======== Material for the task

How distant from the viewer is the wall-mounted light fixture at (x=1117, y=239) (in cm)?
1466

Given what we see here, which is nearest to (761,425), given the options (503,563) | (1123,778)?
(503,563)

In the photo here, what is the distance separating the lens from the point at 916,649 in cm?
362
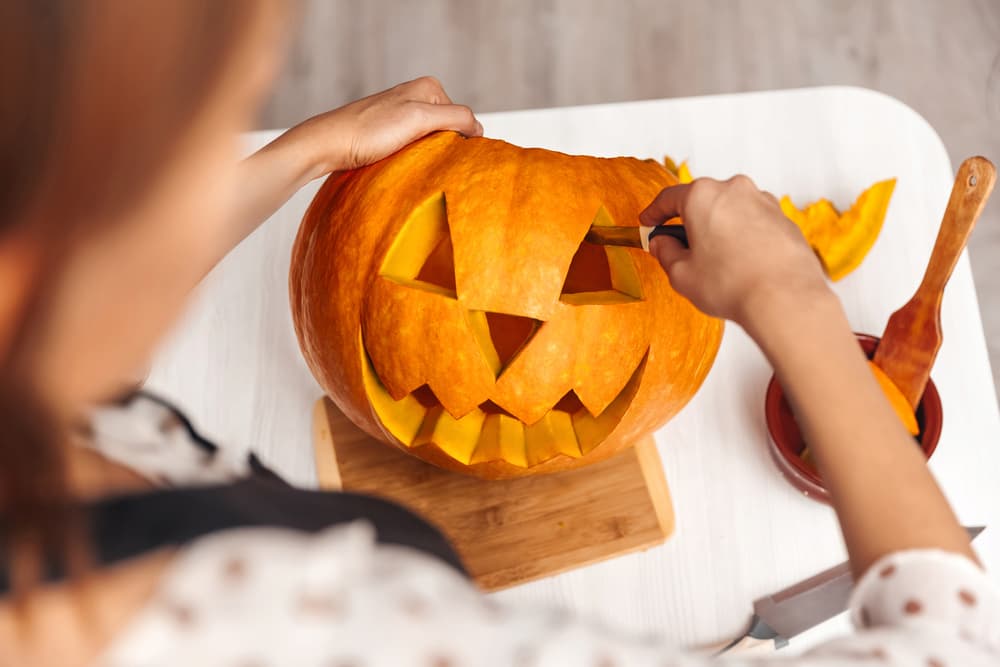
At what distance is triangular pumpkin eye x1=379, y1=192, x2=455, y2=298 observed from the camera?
27.0 inches

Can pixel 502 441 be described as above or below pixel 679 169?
below

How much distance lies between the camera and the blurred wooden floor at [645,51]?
182cm

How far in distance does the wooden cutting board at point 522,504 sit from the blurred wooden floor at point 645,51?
1166mm

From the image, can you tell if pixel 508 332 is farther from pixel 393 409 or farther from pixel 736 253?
pixel 736 253

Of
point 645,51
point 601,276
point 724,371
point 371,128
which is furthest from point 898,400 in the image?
point 645,51

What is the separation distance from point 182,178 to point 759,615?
0.61 metres

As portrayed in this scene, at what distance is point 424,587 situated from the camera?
0.41 m

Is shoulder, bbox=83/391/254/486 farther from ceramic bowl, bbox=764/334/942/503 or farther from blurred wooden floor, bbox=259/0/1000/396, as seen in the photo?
blurred wooden floor, bbox=259/0/1000/396

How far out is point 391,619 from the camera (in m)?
0.39

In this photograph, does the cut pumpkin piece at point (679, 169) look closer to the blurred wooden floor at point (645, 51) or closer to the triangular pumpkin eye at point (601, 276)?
the triangular pumpkin eye at point (601, 276)

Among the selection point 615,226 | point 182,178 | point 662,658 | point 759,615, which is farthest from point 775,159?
point 182,178

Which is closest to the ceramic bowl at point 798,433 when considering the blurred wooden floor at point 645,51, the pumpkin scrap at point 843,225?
the pumpkin scrap at point 843,225

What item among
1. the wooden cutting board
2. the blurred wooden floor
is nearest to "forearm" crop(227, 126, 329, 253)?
the wooden cutting board

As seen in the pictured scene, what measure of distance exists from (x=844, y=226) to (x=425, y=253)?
1.46 feet
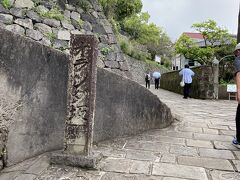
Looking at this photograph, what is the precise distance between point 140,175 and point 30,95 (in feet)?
4.85

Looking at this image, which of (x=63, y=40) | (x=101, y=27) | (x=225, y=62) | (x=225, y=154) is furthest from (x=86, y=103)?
(x=225, y=62)

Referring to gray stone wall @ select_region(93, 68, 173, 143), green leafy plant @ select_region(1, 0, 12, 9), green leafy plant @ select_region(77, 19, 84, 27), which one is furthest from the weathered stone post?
green leafy plant @ select_region(77, 19, 84, 27)

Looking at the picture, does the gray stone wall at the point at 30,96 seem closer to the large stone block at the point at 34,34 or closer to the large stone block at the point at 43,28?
the large stone block at the point at 34,34

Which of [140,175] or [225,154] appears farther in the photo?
[225,154]

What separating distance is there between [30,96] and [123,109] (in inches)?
75.5

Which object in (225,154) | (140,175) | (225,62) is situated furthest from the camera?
(225,62)

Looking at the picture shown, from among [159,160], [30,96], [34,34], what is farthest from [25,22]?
[159,160]

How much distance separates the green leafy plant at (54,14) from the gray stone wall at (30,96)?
5.78 m

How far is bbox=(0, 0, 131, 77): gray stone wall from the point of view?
810 centimetres

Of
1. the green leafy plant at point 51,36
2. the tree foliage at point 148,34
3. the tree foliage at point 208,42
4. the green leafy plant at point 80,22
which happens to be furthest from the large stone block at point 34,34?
the tree foliage at point 148,34

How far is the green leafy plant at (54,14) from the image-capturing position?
8.73m

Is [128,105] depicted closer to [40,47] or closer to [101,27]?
[40,47]

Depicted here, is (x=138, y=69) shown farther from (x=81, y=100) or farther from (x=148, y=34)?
(x=81, y=100)

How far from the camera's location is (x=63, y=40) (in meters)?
8.88
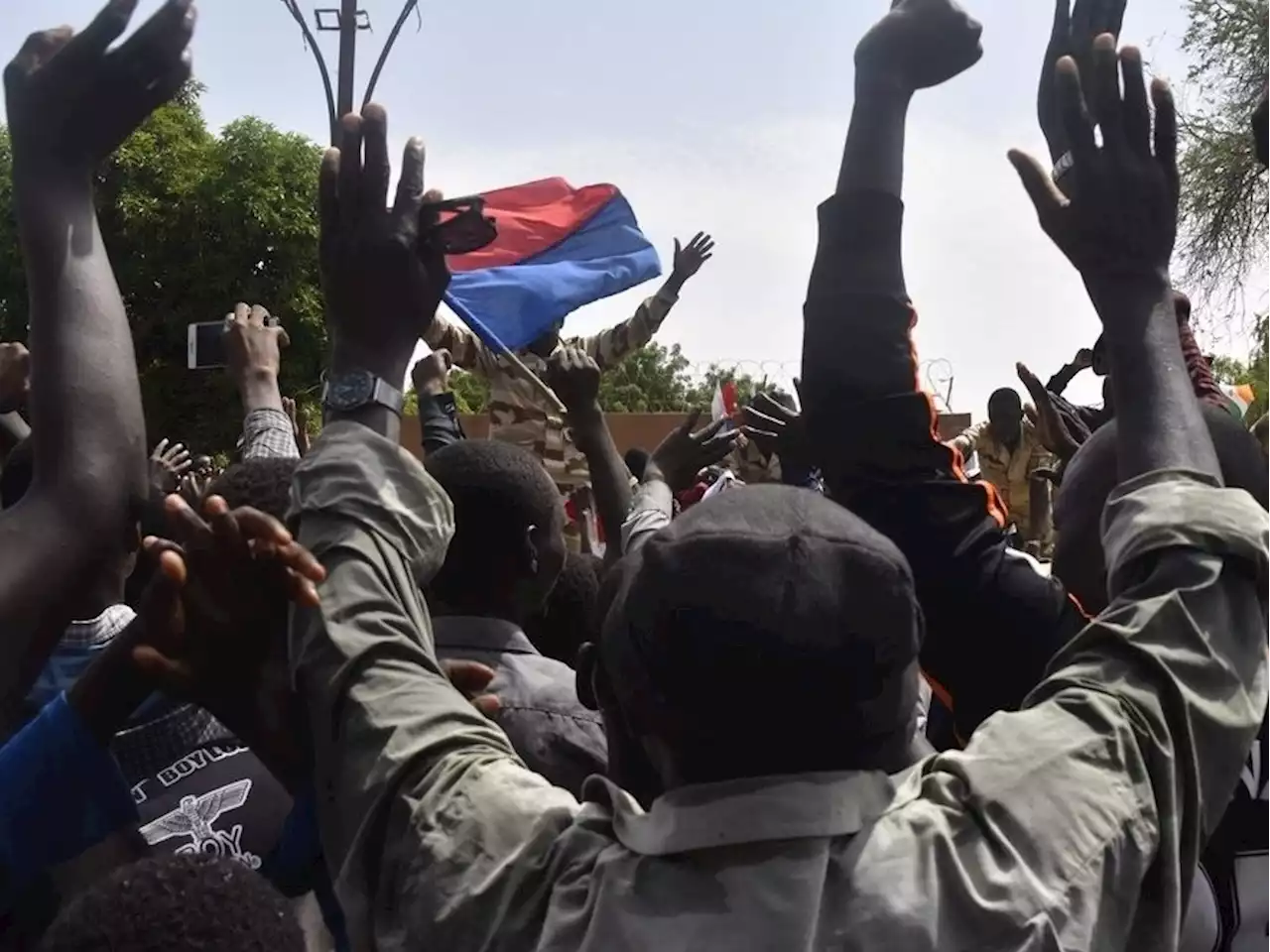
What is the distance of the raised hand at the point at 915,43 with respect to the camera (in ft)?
6.61

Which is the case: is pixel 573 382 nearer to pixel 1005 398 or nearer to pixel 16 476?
pixel 16 476

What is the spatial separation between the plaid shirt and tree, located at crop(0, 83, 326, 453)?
613 inches

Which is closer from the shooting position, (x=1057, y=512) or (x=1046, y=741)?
(x=1046, y=741)

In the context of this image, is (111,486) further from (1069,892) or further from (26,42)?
(1069,892)

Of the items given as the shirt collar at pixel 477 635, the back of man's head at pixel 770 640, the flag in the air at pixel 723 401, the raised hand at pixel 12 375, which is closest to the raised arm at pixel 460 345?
the flag in the air at pixel 723 401

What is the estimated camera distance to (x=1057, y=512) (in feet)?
7.77

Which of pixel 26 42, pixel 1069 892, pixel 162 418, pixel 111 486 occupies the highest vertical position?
pixel 26 42

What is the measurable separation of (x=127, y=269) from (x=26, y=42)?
1866 cm

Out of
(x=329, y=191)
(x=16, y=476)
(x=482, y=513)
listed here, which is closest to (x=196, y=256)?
(x=16, y=476)

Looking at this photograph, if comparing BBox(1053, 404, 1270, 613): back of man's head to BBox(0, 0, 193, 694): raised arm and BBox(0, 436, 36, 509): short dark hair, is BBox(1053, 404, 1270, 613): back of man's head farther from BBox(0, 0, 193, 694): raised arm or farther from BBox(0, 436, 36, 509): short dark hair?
BBox(0, 436, 36, 509): short dark hair

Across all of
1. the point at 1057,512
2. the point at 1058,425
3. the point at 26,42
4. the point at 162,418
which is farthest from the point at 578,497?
the point at 162,418

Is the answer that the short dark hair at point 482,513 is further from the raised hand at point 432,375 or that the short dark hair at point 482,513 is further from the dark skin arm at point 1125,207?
the raised hand at point 432,375

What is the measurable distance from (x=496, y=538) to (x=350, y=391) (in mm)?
947

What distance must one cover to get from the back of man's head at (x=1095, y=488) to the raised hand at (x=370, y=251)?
1.10 m
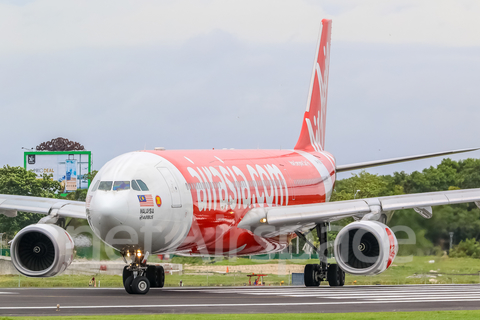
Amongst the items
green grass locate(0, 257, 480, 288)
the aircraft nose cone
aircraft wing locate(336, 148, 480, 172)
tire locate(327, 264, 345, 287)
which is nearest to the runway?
the aircraft nose cone

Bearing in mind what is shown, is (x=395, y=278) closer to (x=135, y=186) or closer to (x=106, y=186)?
(x=135, y=186)

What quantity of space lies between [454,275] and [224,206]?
12.9 m

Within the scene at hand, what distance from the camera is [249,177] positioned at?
26.5 metres

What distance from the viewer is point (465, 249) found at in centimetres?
3272

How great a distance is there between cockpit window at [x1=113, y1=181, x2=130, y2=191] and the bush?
1596 centimetres

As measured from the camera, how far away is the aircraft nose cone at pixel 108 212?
20344 mm

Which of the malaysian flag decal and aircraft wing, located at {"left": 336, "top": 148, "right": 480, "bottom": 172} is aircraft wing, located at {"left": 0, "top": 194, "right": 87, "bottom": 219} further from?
aircraft wing, located at {"left": 336, "top": 148, "right": 480, "bottom": 172}

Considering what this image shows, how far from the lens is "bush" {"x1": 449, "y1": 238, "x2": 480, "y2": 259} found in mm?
32531

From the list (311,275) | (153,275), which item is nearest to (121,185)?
(153,275)

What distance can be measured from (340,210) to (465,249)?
10.4 metres

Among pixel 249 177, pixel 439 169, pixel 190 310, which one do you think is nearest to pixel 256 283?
pixel 249 177

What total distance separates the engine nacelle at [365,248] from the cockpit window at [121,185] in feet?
18.2

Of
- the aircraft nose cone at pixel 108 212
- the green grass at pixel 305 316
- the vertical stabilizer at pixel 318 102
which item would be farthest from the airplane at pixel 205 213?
the green grass at pixel 305 316

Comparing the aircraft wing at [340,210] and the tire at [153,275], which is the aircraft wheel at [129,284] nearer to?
the tire at [153,275]
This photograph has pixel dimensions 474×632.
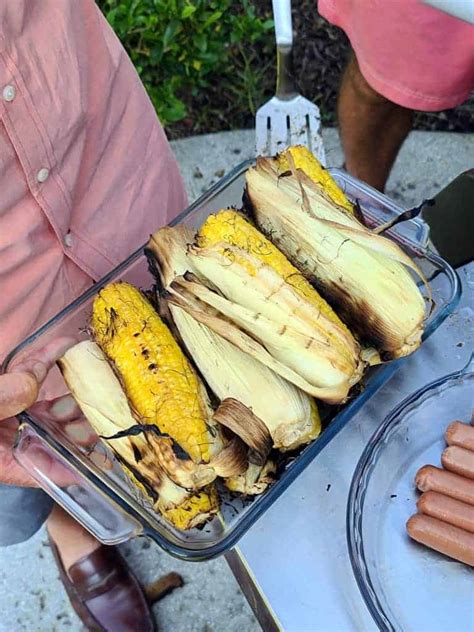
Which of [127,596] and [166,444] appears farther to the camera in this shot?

================

** Stated goal **
Recast all of the material above as a JSON list of strings, one string per line, skipping blank lines and leaving the pictures out.

** Response to this exercise **
[
  "How distant from the viewer is the wall-mounted light fixture at (x=1117, y=239) (in cm)?",
  "1466",
  "Given what we see here, which is nearest to (761,425), given the options (503,563) | (1123,778)?",
  "(503,563)",
  "In the photo here, what is the distance separating the lens from the point at 916,649 in cm?",
  "362",
  "At what distance is triangular pumpkin eye x1=379, y1=192, x2=455, y2=298 observed from the camera?",
  "27.0 inches",
  "Can pixel 502 441 be described as above or below pixel 679 169?",
  "below",
  "How much distance lies between the camera and the blurred wooden floor at [645,51]?",
  "182cm",
  "How far in distance does the wooden cutting board at point 522,504 sit from the blurred wooden floor at point 645,51?",
  "1166mm",
  "From the image, can you tell if pixel 508 332 is farther from pixel 393 409 or farther from pixel 736 253?",
  "pixel 736 253",
  "Of",
  "point 645,51",
  "point 601,276",
  "point 724,371",
  "point 371,128",
  "which is furthest from point 898,400 in the image?",
  "point 645,51",
  "What is the separation distance from point 182,178 to point 759,615?",
  "0.61 metres",
  "As portrayed in this scene, at what distance is point 424,587 situated from the camera?",
  "0.41 m",
  "Is shoulder, bbox=83/391/254/486 farther from ceramic bowl, bbox=764/334/942/503 or farther from blurred wooden floor, bbox=259/0/1000/396, as seen in the photo?",
  "blurred wooden floor, bbox=259/0/1000/396",
  "How far out is point 391,619 from the camera (in m)?",
  "0.39",
  "In this photograph, does the cut pumpkin piece at point (679, 169) look closer to the blurred wooden floor at point (645, 51) or closer to the triangular pumpkin eye at point (601, 276)?",
  "the triangular pumpkin eye at point (601, 276)",
  "Among the selection point 615,226 | point 182,178 | point 662,658 | point 759,615, which is farthest from point 775,159?",
  "point 182,178",
  "Which is closest to the ceramic bowl at point 798,433 when considering the blurred wooden floor at point 645,51, the pumpkin scrap at point 843,225?",
  "the pumpkin scrap at point 843,225",
  "What item among",
  "1. the wooden cutting board",
  "2. the blurred wooden floor",
  "is nearest to \"forearm\" crop(227, 126, 329, 253)?",
  "the wooden cutting board",
  "As seen in the pictured scene, what measure of distance exists from (x=844, y=226) to (x=425, y=253)?",
  "1.46 feet",
  "Looking at this photograph, what is the precise distance between point 140,175 and point 30,95 (in feet)?",
  "4.85",
  "Looking at this image, which of (x=63, y=40) | (x=101, y=27) | (x=225, y=62) | (x=225, y=154) is furthest from (x=86, y=103)?",
  "(x=225, y=62)",
  "Referring to gray stone wall @ select_region(93, 68, 173, 143), green leafy plant @ select_region(1, 0, 12, 9), green leafy plant @ select_region(77, 19, 84, 27), which one is furthest from the weathered stone post?",
  "green leafy plant @ select_region(77, 19, 84, 27)",
  "Looking at the picture, does the gray stone wall at the point at 30,96 seem closer to the large stone block at the point at 34,34 or closer to the large stone block at the point at 43,28?",
  "the large stone block at the point at 34,34",
  "Which of [140,175] or [225,154] appears farther in the photo?",
  "[225,154]",
  "What separating distance is there between [30,96] and [123,109] (in inches)?",
  "75.5",
  "Which object in (225,154) | (140,175) | (225,62) is situated furthest from the camera?",
  "(225,62)",
  "Looking at the picture shown, from among [159,160], [30,96], [34,34], what is farthest from [25,22]?",
  "[159,160]",
  "How much distance separates the green leafy plant at (54,14) from the gray stone wall at (30,96)?",
  "5.78 m",
  "How far is bbox=(0, 0, 131, 77): gray stone wall from the point of view?",
  "810 centimetres",
  "Of",
  "1. the green leafy plant at point 51,36",
  "2. the tree foliage at point 148,34",
  "3. the tree foliage at point 208,42",
  "4. the green leafy plant at point 80,22",
  "which happens to be furthest from the large stone block at point 34,34?",
  "the tree foliage at point 148,34",
  "How far is the green leafy plant at (54,14) from the image-capturing position?",
  "8.73m",
  "Is [128,105] depicted closer to [40,47] or closer to [101,27]?",
  "[40,47]",
  "Depicted here, is (x=138, y=69) shown farther from (x=81, y=100) or farther from (x=148, y=34)?",
  "(x=81, y=100)",
  "How far from the camera's location is (x=63, y=40) (in meters)?",
  "8.88",
  "What is the distance of the raised hand at the point at 915,43 with respect to the camera (in ft)?",
  "6.61",
  "Which is the case: is pixel 573 382 nearer to pixel 1005 398 or nearer to pixel 16 476?",
  "pixel 16 476",
  "What is the spatial separation between the plaid shirt and tree, located at crop(0, 83, 326, 453)?",
  "613 inches",
  "Which is closer from the shooting position, (x=1057, y=512) or (x=1046, y=741)?",
  "(x=1046, y=741)",
  "In the context of this image, is (111,486) further from (1069,892) or further from (26,42)?",
  "(1069,892)",
  "Of the items given as the shirt collar at pixel 477 635, the back of man's head at pixel 770 640, the flag in the air at pixel 723 401, the raised hand at pixel 12 375, which is closest to the raised arm at pixel 460 345?",
  "the flag in the air at pixel 723 401",
  "What is the estimated camera distance to (x=1057, y=512) (in feet)?",
  "7.77",
  "Which of pixel 26 42, pixel 1069 892, pixel 162 418, pixel 111 486 occupies the highest vertical position?",
  "pixel 26 42",
  "What is the measurable separation of (x=127, y=269) from (x=26, y=42)?",
  "1866 cm",
  "Out of",
  "(x=329, y=191)",
  "(x=16, y=476)",
  "(x=482, y=513)",
  "listed here, which is closest to (x=196, y=256)?",
  "(x=16, y=476)",
  "Looking at this photograph, if comparing BBox(1053, 404, 1270, 613): back of man's head to BBox(0, 0, 193, 694): raised arm and BBox(0, 436, 36, 509): short dark hair, is BBox(1053, 404, 1270, 613): back of man's head farther from BBox(0, 0, 193, 694): raised arm or farther from BBox(0, 436, 36, 509): short dark hair?",
  "BBox(0, 436, 36, 509): short dark hair",
  "Across all of",
  "1. the point at 1057,512",
  "2. the point at 1058,425",
  "3. the point at 26,42",
  "4. the point at 162,418",
  "which is farthest from the point at 578,497?",
  "the point at 162,418",
  "Is the answer that the short dark hair at point 482,513 is further from the raised hand at point 432,375 or that the short dark hair at point 482,513 is further from the dark skin arm at point 1125,207?",
  "the raised hand at point 432,375",
  "What is the measurable distance from (x=496, y=538) to (x=350, y=391) (in mm)?",
  "947",
  "What distance must one cover to get from the back of man's head at (x=1095, y=488) to the raised hand at (x=370, y=251)?",
  "1.10 m",
  "Amongst the items",
  "green grass locate(0, 257, 480, 288)",
  "the aircraft nose cone",
  "aircraft wing locate(336, 148, 480, 172)",
  "tire locate(327, 264, 345, 287)",
  "which is nearest to the runway?",
  "the aircraft nose cone",
  "Bearing in mind what is shown, is (x=395, y=278) closer to (x=135, y=186) or closer to (x=106, y=186)?",
  "(x=135, y=186)",
  "What quantity of space lies between [454,275] and [224,206]?",
  "12.9 m",
  "Within the scene at hand, what distance from the camera is [249,177] positioned at?",
  "26.5 metres",
  "What distance from the viewer is point (465, 249) found at in centimetres?",
  "3272",
  "How great a distance is there between cockpit window at [x1=113, y1=181, x2=130, y2=191] and the bush?",
  "1596 centimetres",
  "As measured from the camera, how far away is the aircraft nose cone at pixel 108 212?",
  "20344 mm",
  "Which of the malaysian flag decal and aircraft wing, located at {\"left\": 336, \"top\": 148, \"right\": 480, \"bottom\": 172} is aircraft wing, located at {\"left\": 0, \"top\": 194, \"right\": 87, \"bottom\": 219} further from?",
  "aircraft wing, located at {\"left\": 336, \"top\": 148, \"right\": 480, \"bottom\": 172}",
  "Considering what this image shows, how far from the lens is \"bush\" {\"x1\": 449, \"y1\": 238, \"x2\": 480, \"y2\": 259} found in mm?",
  "32531",
  "From the list (311,275) | (153,275), which item is nearest to (121,185)?",
  "(153,275)",
  "What distance can be measured from (340,210) to (465,249)?",
  "10.4 metres",
  "Among pixel 249 177, pixel 439 169, pixel 190 310, which one do you think is nearest to pixel 256 283?",
  "pixel 249 177",
  "What total distance separates the engine nacelle at [365,248] from the cockpit window at [121,185] in feet?",
  "18.2",
  "Of",
  "- the aircraft nose cone at pixel 108 212",
  "- the green grass at pixel 305 316",
  "- the vertical stabilizer at pixel 318 102",
  "which item would be farthest from the airplane at pixel 205 213?",
  "the green grass at pixel 305 316",
  "Comparing the aircraft wing at [340,210] and the tire at [153,275], which is the aircraft wheel at [129,284] nearer to?",
  "the tire at [153,275]",
  "This photograph has pixel dimensions 474×632.",
  "Which of [127,596] and [166,444] appears farther to the camera in this shot?"
]